Mikhaïl Vinogradov estime pour sa part que l’arrivée au pouvoir de Vladimir Poutine en 2000, qui a coïncidé avec le début de la hausse des prix du pétrole et de la prospérité des Russes, permit au pouvoir de conclure une sorte de « contrat social » avec la population : sa non-intervention dans la politique en échange de la hausse de son niveau de vie. La plupart des gens, lassés par le chaos des années 1990, l’acceptèrent avec soulagement.

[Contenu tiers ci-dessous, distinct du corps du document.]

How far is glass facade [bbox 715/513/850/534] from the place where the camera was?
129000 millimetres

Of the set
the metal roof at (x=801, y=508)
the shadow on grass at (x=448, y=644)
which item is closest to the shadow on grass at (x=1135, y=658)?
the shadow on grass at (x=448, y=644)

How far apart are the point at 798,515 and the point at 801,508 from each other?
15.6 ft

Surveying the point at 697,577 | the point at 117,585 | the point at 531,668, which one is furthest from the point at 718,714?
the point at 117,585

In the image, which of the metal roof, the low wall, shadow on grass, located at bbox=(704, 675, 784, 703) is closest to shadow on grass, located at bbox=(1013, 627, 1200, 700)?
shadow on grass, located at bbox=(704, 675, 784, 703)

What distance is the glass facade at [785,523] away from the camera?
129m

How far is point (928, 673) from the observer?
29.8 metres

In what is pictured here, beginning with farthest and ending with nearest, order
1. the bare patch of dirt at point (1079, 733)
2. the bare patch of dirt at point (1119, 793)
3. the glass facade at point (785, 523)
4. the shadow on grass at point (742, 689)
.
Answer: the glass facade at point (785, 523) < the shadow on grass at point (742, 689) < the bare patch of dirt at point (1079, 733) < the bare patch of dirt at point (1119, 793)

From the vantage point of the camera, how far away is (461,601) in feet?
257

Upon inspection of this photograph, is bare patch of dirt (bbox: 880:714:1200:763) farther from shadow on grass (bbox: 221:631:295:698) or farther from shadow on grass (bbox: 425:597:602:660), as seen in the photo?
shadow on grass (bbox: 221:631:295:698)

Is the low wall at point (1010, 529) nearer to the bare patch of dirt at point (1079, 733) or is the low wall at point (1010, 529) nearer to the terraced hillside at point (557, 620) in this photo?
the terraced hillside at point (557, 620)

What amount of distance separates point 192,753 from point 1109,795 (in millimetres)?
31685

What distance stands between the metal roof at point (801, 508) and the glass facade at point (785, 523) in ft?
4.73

« Avec la baisse de l’activité politique au sein de la société, l’État, qui à un moment a pris goût à son rôle de propriétaire de grands actifs, a progressivement mis en place un modèle de pouvoir qui lui convenait mieux, proche du capitalisme d’État plutôt que du libéralisme », explique Mikhaïl Vinogradov. Petit à petit, cela a conduit à l’abandon complet du libéralisme, associé aux années 1990, et à l’adoption d’une idéologie conservatrice, conclut le politologue.
1 Dans le cadre de la Perestroïka, l’URSS autorise en 1988 les premières entreprises privées, dites coopératives. Elles constitueront la première source de financement des futurs grands entrepreneurs. 2 En janvier 1992, les entreprises et les magasins de vente au détail sont autorisés à fixer librement le prix de leurs produits. Mais le passage à l’économie de marché débouchera sur l’hyperinflation. 3 En 1995, après la première privatisation, l’État contracte auprès de banques des prêts gagés sur des paquets d’actions d’entreprises publiques. Incapable de les rembourser, il en perdra le contrôle. 4 Ce n’est qu’en 1997, après avoir enchaîné cinq ans de récession, que la Russie connaît une première croissance dûe à la hausse des prix du pétrole. Depuis 1992, le PIB a été divisé par trois. 5 En août 1998, l’État russe fait défaut sur le remboursement de sa dette aux investisseurs internationaux. Le rouble s’effondre mais cette crise posera les bases de l’économie actuelle.